What was your most memorable experience while shooting this series?
OLIVER:
“Social Life at Beach” is, unlike my other series, not laid out to linger on one motif for a long time—although I like to do it. There was surely one or more funny moments between me and my subjects, but nothing that lasted. In my series, “Marrakech” though, which I shot on film, I allowed myself to take a lot of time, peace and quiet to approach the project. There is a portrait of a man and I spent almost the whole afternoon with this man in his modest home in Marrakech. He invited me to enter his place, we drank tea and had a conversation with “with only gestures and facial expressions” . At the end of my visit, I asked him if I could take a photo of him, in the end I got two. What I want to say is: there are projects or situations in photography which need time and more, and then there are others in which you have to be quick, like in this “Beach” series.

Out of all the photos in this series, “Social Life At The Beach”, which one would you say are you most proud of?
OLIVER:
I would not highlight a single photograph. I see the series as a whole in context.
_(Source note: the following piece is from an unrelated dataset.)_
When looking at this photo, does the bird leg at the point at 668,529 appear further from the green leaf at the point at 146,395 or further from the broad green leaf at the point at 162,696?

How would you describe your photography style?
OLIVER:
Since 2002, I’ve pursued photography seriously. The so-called “street photography” has arisen through my creating different cycles. It comes to life through spontaneity, and the feelings and recognitions within situations and moods. You never know what will happen next. The art here is to use foresight in order to grasp the right moment and take the picture. Once the moment is over, it is lost for good. Even today, a good and successful photograph doesn’t lie in the superficial controlling of the photographic method, rather in the application of different recording devices which I steadily pursue further. I take photos because of the pictures—because of what I see, how it feels, the motifs which fascinate me within the people and street scenes, in nature, and in scenery. I would like to hold on to all of this forever, to own the visual image that has fascinated me at the location, and take home with me to look at it again and again. And I’d like to share my joy in my pictures with other people. I like to fascinate them as viewers, so they cannot forget my pictures. Serious photography is something that requires a lot of time and skill, an immense amount of sensitivity, major empathy, and endless perseverance in the darkroom too.

OLIVER: I often ask myself how my own setting relates to the photography, what my personal values are in the photograph. I am especially interested in people. With my pictures I would like to show how they really live. Therefore, I go out to people with the intention of understanding them, of telling their personal stories sympathetically in my photos. I don’t take a photo of people because they could deliver good photo motifs or push character representations of individuals that are of interest to a particular exhibition. What I take photos of, move me internally, it inspires me to speak through my pictures. I concentrate upon the motifs that interest me personally. Thus I can venture into the feelings, the life settings, and the core of the people and make my picture when the right moment comes along. By that practice I have developed my own ability to not orientate myself exclusively by the works of other photographers. This is for me a basic condition of being able to take photos successfully.

What’s next for you after shooting this series? Any future or upcoming projects in the works for you?
OLIVER:
I am very happy about the Second Edition of my book, “Social Life at Beach” which will published September this year by Seltmann+Söhne Verlag, Hamburg, Germany. There will also be an exhibition of the “Beach” series at Galerie Lichtkreuzung in Munich, Germany. I’m also in collaboration with two photo agencies: Redux Pictures in New York and Eyevine Photo Agency in London.